Extracted records
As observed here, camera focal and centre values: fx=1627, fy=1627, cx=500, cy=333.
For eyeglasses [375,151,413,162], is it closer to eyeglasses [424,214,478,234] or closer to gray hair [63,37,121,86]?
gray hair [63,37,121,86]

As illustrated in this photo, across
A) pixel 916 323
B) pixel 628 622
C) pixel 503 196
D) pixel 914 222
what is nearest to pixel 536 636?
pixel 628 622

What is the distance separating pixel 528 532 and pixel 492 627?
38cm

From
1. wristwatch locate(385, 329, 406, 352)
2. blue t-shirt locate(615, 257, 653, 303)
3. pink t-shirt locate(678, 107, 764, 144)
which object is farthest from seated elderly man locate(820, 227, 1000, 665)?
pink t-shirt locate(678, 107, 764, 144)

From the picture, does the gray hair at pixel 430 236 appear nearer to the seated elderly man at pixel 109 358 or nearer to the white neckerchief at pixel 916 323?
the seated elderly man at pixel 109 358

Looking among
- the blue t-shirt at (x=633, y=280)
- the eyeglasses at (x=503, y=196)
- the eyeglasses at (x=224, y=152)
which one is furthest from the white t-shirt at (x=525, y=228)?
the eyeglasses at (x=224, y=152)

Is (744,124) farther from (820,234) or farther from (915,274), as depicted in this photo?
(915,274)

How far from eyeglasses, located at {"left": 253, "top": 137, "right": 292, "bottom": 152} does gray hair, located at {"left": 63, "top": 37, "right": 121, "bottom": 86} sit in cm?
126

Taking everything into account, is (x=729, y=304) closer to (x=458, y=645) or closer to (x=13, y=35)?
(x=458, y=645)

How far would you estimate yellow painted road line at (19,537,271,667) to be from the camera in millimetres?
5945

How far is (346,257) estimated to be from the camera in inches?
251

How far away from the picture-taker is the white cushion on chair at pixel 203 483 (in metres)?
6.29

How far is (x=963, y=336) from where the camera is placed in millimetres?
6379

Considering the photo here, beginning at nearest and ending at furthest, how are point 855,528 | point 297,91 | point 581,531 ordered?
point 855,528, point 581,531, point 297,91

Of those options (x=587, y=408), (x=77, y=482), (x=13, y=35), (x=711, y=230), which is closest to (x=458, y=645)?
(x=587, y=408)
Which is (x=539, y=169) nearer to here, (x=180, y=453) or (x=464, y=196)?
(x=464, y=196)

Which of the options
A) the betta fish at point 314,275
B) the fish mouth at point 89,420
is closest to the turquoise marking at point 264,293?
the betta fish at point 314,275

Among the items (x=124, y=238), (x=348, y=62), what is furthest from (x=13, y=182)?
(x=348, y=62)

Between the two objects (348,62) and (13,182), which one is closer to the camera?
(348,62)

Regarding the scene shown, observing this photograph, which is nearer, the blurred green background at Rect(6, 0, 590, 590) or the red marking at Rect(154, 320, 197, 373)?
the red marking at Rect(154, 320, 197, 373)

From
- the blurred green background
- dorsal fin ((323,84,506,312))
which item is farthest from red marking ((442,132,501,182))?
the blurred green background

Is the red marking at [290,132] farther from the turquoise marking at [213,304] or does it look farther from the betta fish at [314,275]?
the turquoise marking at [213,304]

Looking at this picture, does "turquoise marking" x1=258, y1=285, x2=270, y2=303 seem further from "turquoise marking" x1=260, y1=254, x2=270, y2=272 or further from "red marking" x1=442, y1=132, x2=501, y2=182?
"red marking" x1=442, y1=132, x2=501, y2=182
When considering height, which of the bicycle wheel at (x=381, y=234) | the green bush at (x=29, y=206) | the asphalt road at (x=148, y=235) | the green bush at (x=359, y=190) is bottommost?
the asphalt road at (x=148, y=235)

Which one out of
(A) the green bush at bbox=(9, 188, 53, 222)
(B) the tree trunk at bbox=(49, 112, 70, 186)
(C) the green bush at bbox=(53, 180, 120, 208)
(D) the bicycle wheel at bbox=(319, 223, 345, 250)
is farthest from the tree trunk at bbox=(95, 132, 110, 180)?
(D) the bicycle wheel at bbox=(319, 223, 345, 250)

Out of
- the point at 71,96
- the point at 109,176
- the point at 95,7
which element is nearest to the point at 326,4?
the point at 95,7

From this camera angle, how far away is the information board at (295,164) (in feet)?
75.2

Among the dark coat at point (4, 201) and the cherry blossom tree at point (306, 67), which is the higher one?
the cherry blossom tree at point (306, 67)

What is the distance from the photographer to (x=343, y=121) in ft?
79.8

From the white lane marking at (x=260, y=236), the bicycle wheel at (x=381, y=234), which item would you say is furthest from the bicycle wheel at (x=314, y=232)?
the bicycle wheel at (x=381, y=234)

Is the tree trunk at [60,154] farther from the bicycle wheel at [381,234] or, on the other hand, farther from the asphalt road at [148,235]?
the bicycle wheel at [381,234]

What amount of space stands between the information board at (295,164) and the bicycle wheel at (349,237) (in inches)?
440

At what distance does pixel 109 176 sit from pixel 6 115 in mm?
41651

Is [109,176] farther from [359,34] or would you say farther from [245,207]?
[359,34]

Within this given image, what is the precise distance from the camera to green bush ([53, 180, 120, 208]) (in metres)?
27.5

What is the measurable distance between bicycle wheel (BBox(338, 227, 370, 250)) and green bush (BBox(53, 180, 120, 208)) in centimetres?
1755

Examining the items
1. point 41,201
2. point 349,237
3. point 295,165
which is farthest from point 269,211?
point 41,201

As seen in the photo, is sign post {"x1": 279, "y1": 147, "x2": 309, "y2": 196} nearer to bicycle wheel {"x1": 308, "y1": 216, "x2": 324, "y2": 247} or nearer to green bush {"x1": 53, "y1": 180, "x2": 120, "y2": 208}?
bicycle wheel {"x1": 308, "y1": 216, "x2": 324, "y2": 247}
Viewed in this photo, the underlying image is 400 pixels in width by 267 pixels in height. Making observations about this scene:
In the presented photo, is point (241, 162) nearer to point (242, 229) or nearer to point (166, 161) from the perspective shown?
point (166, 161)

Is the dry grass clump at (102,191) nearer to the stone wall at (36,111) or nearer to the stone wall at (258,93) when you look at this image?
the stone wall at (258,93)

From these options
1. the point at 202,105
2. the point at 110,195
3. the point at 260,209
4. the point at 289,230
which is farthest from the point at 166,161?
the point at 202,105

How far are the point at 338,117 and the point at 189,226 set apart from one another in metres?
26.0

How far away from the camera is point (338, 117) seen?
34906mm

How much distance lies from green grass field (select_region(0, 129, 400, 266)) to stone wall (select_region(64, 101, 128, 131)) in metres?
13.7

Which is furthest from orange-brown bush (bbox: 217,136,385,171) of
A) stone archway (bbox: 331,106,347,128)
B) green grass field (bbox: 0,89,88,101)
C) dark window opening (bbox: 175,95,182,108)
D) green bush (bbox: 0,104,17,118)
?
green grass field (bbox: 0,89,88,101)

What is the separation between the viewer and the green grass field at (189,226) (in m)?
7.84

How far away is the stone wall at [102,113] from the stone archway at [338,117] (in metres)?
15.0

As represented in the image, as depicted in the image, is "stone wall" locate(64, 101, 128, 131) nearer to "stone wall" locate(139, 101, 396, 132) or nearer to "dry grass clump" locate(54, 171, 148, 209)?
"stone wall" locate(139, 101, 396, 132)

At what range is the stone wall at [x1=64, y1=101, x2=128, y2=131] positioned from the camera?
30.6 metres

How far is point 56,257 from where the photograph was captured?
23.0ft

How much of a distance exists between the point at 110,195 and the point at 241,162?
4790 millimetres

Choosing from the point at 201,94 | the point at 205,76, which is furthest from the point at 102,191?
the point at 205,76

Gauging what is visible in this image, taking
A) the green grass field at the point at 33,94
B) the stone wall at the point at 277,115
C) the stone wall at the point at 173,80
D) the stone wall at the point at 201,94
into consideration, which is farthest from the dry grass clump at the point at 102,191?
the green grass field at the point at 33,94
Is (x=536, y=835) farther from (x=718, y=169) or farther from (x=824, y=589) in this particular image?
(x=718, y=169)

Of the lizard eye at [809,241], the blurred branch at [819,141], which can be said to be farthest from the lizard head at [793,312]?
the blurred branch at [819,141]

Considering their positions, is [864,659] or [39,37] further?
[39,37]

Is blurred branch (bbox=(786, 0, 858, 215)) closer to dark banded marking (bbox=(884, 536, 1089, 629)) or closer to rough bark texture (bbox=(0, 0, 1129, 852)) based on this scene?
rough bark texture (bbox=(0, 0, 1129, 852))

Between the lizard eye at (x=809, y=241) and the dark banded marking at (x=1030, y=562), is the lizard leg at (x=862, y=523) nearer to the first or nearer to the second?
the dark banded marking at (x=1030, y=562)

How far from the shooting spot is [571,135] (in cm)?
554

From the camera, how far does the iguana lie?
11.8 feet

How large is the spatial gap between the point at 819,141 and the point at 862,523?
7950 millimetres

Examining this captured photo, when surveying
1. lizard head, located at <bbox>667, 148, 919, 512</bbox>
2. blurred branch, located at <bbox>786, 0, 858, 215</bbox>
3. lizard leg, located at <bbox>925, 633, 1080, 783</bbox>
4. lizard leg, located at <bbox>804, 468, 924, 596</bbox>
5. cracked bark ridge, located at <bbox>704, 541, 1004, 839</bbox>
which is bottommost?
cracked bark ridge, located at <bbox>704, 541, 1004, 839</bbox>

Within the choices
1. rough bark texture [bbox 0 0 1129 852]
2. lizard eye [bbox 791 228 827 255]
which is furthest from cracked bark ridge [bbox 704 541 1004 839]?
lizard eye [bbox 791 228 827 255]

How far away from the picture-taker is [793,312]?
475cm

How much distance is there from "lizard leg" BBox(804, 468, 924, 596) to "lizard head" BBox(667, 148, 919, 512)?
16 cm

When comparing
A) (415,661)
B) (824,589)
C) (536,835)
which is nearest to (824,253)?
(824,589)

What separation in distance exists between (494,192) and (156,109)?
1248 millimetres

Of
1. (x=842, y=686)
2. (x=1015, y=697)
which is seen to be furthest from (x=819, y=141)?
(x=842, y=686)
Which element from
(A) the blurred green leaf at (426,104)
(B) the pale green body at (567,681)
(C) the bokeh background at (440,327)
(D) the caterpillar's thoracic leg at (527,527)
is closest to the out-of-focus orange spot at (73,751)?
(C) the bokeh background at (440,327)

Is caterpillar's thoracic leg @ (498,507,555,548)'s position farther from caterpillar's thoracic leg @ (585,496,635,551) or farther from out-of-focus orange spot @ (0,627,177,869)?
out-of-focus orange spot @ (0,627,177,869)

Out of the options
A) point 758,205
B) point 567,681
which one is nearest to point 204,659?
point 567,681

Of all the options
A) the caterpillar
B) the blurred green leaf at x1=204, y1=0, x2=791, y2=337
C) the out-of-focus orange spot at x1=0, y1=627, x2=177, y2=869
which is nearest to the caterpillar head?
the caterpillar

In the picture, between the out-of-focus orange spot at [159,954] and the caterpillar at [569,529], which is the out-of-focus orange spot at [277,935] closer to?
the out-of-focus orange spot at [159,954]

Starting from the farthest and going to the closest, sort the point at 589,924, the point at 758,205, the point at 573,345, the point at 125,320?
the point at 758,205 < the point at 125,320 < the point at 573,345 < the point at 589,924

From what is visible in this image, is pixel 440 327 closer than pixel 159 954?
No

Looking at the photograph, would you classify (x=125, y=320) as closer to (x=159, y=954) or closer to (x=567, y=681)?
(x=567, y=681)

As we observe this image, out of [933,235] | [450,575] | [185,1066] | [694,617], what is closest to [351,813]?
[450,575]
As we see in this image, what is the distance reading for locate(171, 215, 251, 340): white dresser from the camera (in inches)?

SHORT PROBLEM: Return the lines beginning at the one that contains "When comparing" and continuing through the last line of the data, exactly as they stand and without any others.

RESPONSE TO THE EXERCISE:
When comparing
A) (415,661)
B) (824,589)
C) (536,835)
which is nearest to (824,253)?
(824,589)

What separation in distance exists between (494,192) and (156,109)?
1248 millimetres

Of
1. (x=842, y=686)
2. (x=1015, y=697)
which is seen to be furthest from (x=819, y=141)?
(x=842, y=686)
Which element from
(A) the blurred green leaf at (426,104)
(B) the pale green body at (567,681)
(C) the bokeh background at (440,327)
(D) the caterpillar's thoracic leg at (527,527)
is closest to the out-of-focus orange spot at (73,751)?
(C) the bokeh background at (440,327)

Is caterpillar's thoracic leg @ (498,507,555,548)'s position farther from caterpillar's thoracic leg @ (585,496,635,551) or farther from out-of-focus orange spot @ (0,627,177,869)?
out-of-focus orange spot @ (0,627,177,869)

Out of the options
A) point 758,205
B) point 567,681
which one is nearest to point 204,659?
point 567,681

Of all the options
A) the caterpillar
B) the blurred green leaf at x1=204, y1=0, x2=791, y2=337
C) the out-of-focus orange spot at x1=0, y1=627, x2=177, y2=869
which is nearest to the caterpillar head?
the caterpillar

In the picture, between the out-of-focus orange spot at [159,954] and the caterpillar at [569,529], which is the out-of-focus orange spot at [277,935] closer to?
the out-of-focus orange spot at [159,954]

Starting from the farthest and going to the closest, sort the point at 589,924, the point at 758,205, the point at 573,345, the point at 125,320?
the point at 758,205 < the point at 125,320 < the point at 573,345 < the point at 589,924

From what is visible in this image, is pixel 440 327 closer than pixel 159 954?
No

Looking at the photograph, would you classify (x=125, y=320) as closer to (x=159, y=954) or closer to (x=567, y=681)?
(x=567, y=681)

As we observe this image, out of [933,235] | [450,575] | [185,1066] | [694,617], what is closest to [351,813]?
[450,575]
As we see in this image, what is the distance reading for locate(171, 215, 251, 340): white dresser from the camera (in inches)?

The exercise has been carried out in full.